Edit the material so that every instance of "khaki shorts" reads "tan shorts", and leave all other wording unchanged.

Spatial reasoning dataset excerpts
>>>>

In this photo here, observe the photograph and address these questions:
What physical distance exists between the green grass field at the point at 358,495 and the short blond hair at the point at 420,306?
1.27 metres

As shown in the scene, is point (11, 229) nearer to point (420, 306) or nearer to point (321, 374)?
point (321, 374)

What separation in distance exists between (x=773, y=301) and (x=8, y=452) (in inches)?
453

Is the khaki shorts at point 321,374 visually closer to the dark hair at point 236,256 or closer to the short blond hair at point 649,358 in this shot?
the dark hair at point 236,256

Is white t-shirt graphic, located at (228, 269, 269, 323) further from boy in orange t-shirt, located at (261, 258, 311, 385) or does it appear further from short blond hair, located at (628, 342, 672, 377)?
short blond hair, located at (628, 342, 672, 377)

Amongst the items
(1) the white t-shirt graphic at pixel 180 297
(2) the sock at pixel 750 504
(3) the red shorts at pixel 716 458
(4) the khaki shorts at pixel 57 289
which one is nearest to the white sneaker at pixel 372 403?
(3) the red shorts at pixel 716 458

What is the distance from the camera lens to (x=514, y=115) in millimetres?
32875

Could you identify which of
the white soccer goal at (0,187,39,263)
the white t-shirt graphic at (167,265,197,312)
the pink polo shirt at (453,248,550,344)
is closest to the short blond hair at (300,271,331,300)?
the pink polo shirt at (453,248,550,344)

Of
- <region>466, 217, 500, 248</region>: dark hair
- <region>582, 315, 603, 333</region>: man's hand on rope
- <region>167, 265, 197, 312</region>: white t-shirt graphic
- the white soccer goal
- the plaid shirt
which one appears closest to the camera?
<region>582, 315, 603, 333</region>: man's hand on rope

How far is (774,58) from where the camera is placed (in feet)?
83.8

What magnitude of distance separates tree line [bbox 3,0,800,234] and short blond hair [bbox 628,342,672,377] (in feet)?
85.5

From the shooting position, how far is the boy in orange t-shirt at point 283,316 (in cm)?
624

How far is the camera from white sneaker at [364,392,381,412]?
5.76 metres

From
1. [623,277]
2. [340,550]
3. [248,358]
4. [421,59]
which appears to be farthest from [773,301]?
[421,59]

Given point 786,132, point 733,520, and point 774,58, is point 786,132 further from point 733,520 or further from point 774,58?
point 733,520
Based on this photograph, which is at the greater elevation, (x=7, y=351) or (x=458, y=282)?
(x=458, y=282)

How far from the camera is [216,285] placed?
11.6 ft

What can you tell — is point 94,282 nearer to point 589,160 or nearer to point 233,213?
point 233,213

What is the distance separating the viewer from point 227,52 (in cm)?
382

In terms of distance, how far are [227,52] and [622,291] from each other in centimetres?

<<<<

# Result for this exercise:
In this photo here, observe the photograph and address these questions:
What physical distance exists between the green grass field at the point at 358,495 and the short blond hair at the point at 420,306?
1.27 metres

As shown in the scene, is point (11, 229) nearer to point (420, 306) or nearer to point (321, 374)?
point (321, 374)

What separation in distance exists between (x=773, y=301) and (x=8, y=452) (in inches)?
453

Is the tan shorts at point 321,374 visually closer to the dark hair at point 236,256 or closer to the short blond hair at point 649,358 in this shot?
the dark hair at point 236,256

Is white t-shirt graphic, located at (228, 269, 269, 323) further from boy in orange t-shirt, located at (261, 258, 311, 385) or does it appear further from short blond hair, located at (628, 342, 672, 377)?
short blond hair, located at (628, 342, 672, 377)

Amongst the items
(1) the white t-shirt graphic at pixel 180 297
(2) the sock at pixel 750 504
(3) the red shorts at pixel 716 458
(4) the tan shorts at pixel 57 289
which one is nearest to the white sneaker at pixel 372 403?
(3) the red shorts at pixel 716 458

What is the distance from the camera lens to (x=514, y=115) in millimetres?
32875

Could you identify which of
the white soccer goal at (0,187,39,263)
the white t-shirt graphic at (167,265,197,312)
the pink polo shirt at (453,248,550,344)
is closest to the short blond hair at (300,271,331,300)?
the pink polo shirt at (453,248,550,344)

Of
- <region>466, 217, 500, 248</region>: dark hair
- <region>582, 315, 603, 333</region>: man's hand on rope
- <region>167, 265, 197, 312</region>: white t-shirt graphic
- the white soccer goal
- the plaid shirt
which one appears closest to the camera?
<region>582, 315, 603, 333</region>: man's hand on rope

How far is (774,58) from where the camera is placed (in feet)?
83.8

What magnitude of distance separates tree line [bbox 3,0,800,234] and short blond hair [bbox 628,342,672,377] (in feet)?
85.5

From the shooting position, how far is the boy in orange t-shirt at point 283,316 (in cm)?
624

How far is the camera from white sneaker at [364,392,381,412]?
5.76 metres

From
1. [623,277]
2. [340,550]
3. [248,358]
4. [421,59]
which appears to be farthest from [773,301]?
[421,59]

Given point 786,132, point 733,520, and point 774,58, is point 786,132 further from point 733,520 or further from point 774,58?
point 733,520
Based on this photograph, which is at the greater elevation, (x=7, y=351) or (x=458, y=282)?
(x=458, y=282)

How far from the camera is [216,285] placed?
11.6 ft

What can you tell — is point 94,282 nearer to point 589,160 or nearer to point 233,213?
point 233,213

What is the distance separating the viewer from point 227,52 (in cm)?
382

In terms of distance, how far are [227,52] and [622,291] from each other in centimetres?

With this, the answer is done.